## START RECORDS FOR THE EXERCISE

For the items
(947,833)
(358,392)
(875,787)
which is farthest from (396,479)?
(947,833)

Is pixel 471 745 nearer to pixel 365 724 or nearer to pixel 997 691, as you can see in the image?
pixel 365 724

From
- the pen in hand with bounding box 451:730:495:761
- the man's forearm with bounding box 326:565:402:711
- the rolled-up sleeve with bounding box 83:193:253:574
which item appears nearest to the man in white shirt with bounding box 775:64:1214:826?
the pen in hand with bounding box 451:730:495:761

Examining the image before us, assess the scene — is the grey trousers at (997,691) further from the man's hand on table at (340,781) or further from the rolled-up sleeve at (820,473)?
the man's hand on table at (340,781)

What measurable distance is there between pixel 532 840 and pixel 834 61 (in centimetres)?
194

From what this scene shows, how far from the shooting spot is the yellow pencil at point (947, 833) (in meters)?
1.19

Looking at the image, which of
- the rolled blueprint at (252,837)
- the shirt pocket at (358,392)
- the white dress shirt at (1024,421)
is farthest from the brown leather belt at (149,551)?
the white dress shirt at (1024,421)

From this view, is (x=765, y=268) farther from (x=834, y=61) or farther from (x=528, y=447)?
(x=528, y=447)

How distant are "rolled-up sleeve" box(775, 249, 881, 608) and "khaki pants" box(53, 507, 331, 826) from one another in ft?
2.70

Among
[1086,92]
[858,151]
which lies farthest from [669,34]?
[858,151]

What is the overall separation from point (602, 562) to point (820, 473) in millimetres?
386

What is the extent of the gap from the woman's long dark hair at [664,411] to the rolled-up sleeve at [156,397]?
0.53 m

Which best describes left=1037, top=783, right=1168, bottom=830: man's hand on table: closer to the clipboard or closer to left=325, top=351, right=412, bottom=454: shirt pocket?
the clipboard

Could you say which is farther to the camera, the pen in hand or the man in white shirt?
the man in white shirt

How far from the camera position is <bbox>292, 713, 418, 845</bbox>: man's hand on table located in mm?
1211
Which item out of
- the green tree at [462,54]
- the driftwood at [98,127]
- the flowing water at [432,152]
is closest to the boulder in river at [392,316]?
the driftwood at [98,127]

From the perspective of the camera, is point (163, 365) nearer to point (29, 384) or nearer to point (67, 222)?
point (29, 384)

## END RECORDS FOR THE EXERCISE

- [TO BE DONE]: Give everything from the entry that contains "Could you say" down to the last entry as a two-column CSV with the columns text and answer. Each entry gets one row, with its text and its answer each in a single quoted field and line breaks turned into spaces.

- [EXERCISE RESPONSE]:
text,answer
"Could you say which is farther to the camera, the pen in hand or the man in white shirt?","the man in white shirt"
"How far from the camera position is <bbox>292, 713, 418, 845</bbox>: man's hand on table located in mm?","1211"
"Which item out of - the green tree at [462,54] - the driftwood at [98,127] - the flowing water at [432,152] is closest to the boulder in river at [392,316]?","the driftwood at [98,127]"
"From the perspective of the camera, is point (163, 365) nearer to point (29, 384) or nearer to point (67, 222)?","point (29, 384)"